You can use a reverse strategy: block documents with the word "island" or "coffee." But then you inadvertently exclude documents that briefly discuss the origin of Java's name or the information systems phrase "island of information." (And still you will capture documents about the island or coffee that don't use those exact words.) Search and retrieval systems often present this trade-off between recall, or the ability to find appropriate files, and precision, which is the ability to exclude irrelevant ones.

This Java search example is very simple, however, compared to many text searches that people attempt in reality. Many documents highly relevant to a certain concept may not overtly use the words we can think of to search for them. Just as bad, all the words we can think of may also appear in many documents that are completely unrelated to the subject we're researching.

Precision Plus Recall?

Of course, nobody wants recall and precision to mutually exclude each other. How can both be improved simultaneously? For a long time now, the dichotomy has been broken with another trade-off: labor expense. Companies that rely heavily on unstructured information to conduct business have often poured a lot of human resources into adding metadata to their documents. Many times they'll hire small armies of library scientists or other experts to create classification systems — taxonomies and ontologies — and tag documents accordingly.

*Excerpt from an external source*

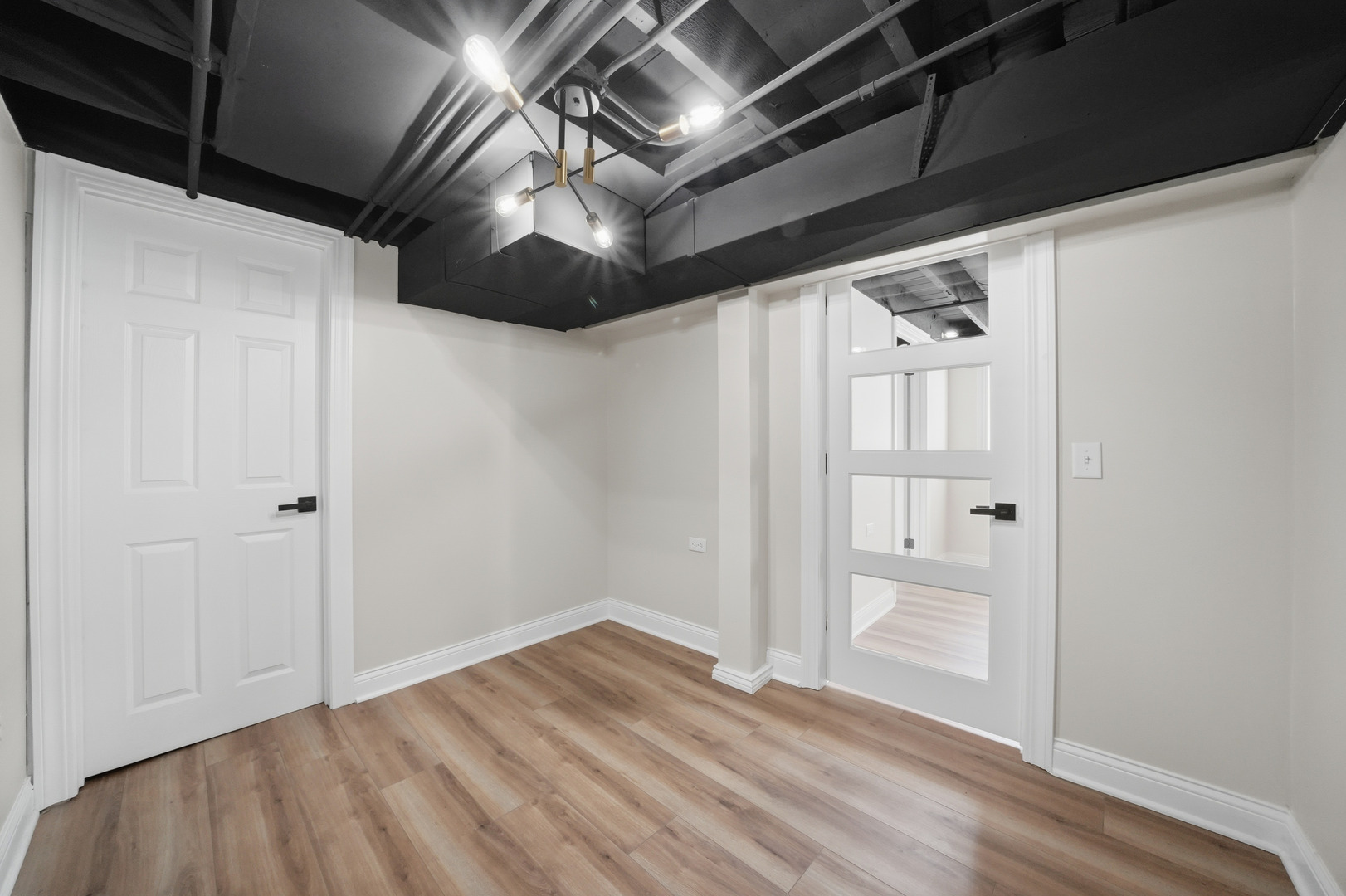 7256 South May Street Chicago IL 60621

Of course, most companies without such experts and classification systems just muddle through with keyword searches. When employees or executives at such a company assemble their hard-won knowledge in a document that may already have largely existed at the company, this new document will likely never be used again, even if it's precisely what others need. Even with human experts, who can typically tag only 20 to 100 documents an hour and must continually update their classification system, many items will fall through the cracks. This is a KM problem, but failure to solve it makes BI on the same unstructured data an impossibility. In fact, Web search enhancer Intelliseek Inc.'s CEO and founder Mahendra Vora tells me that BI and KM have been converging over time.

From KM to BI

Whether a company uses human experts to augment a search engine or not, a search engine alone will not enable it to act quickly in response to trends, problems, or opportunities that incoming unstructured data might reveal. Unstructured data, in aggregate, can often contain important, actionable information long before the structured, financial data reflects the same.

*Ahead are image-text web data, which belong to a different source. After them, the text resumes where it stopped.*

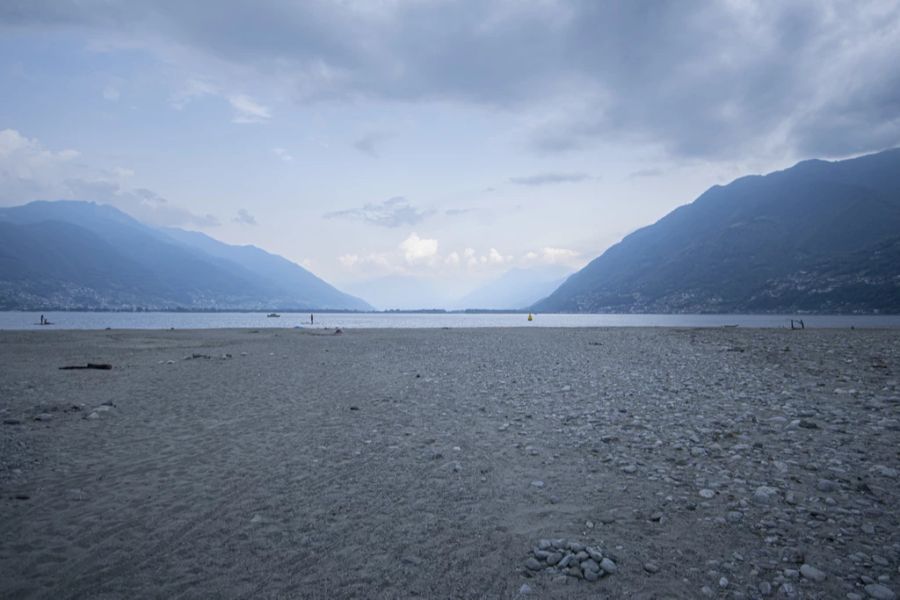 Die ausgetrocknete Flussmündung Foce della Maggia beim Lago Maggiore, am Dienstag, 21. Juni 2022, in Locarno.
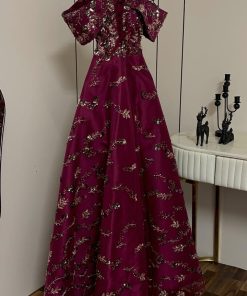 Alternative view of فستان سهرة عنابي مطرز بالكامل بالخرز والترتر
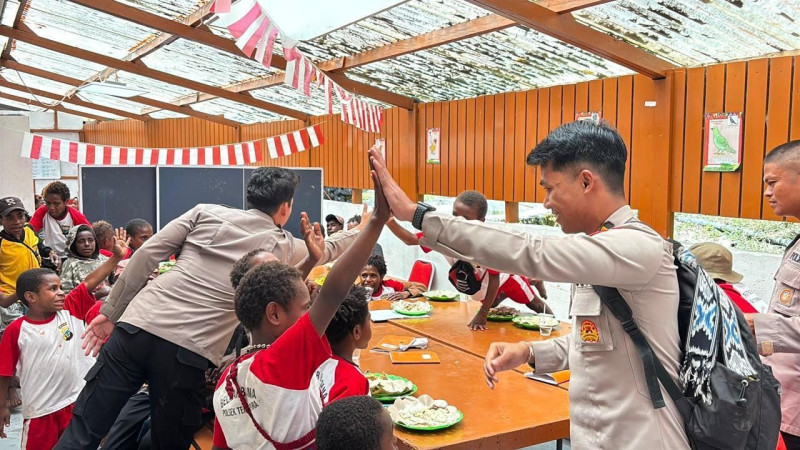 Honai Belajar Gratis Polsek Tembagapura Dorong Anak Papua Semangat Menuntut Ilmu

Island Data Corp.'s InsightRT applies unstructured-data analysis to email and other call center communications to yield just this sort of information. By automatically analyzing call center notes, comments on surveys, email messages, and the like for the writer's tone, general subjects brought up, and other fuzzy categories, InsightRT is supposed to be able to generate sales leads, improve marketing campaigns, lower the customer attrition rate, point to cross-sell and up-sell opportunities, improve product development, provide other customer insights, and generate automated responses to customer correspondence.

Island Data names as its biggest differentiator its Concept Recognition Engine. Generically speaking, it's an entity extractor. Whereas the best-selling textual BI and KM companies have to date based their products on machine-assisted taxonomies or ontologies (think of Applied Semantics Inc., Autonomy Corporation plc, IBM Lotus software brand, Interwoven Inc., Open Text Corp., Stratify Inc., and Verity Inc.), a few companies are emerging that use entity extraction algorithms instead.

ClearForest Corp., Inxight Software Inc., Megaputer Intelligence Inc., Mohomine Inc. (recently acquired by Kofax), and Recommind Inc. also use proprietary entity extraction algorithms to automatically identify concepts (not just words) in the text base, and then relate documents by concept. In contrast, taxonomy-dependent systems require a big investment of human involvement to train, tune, and maintain the system.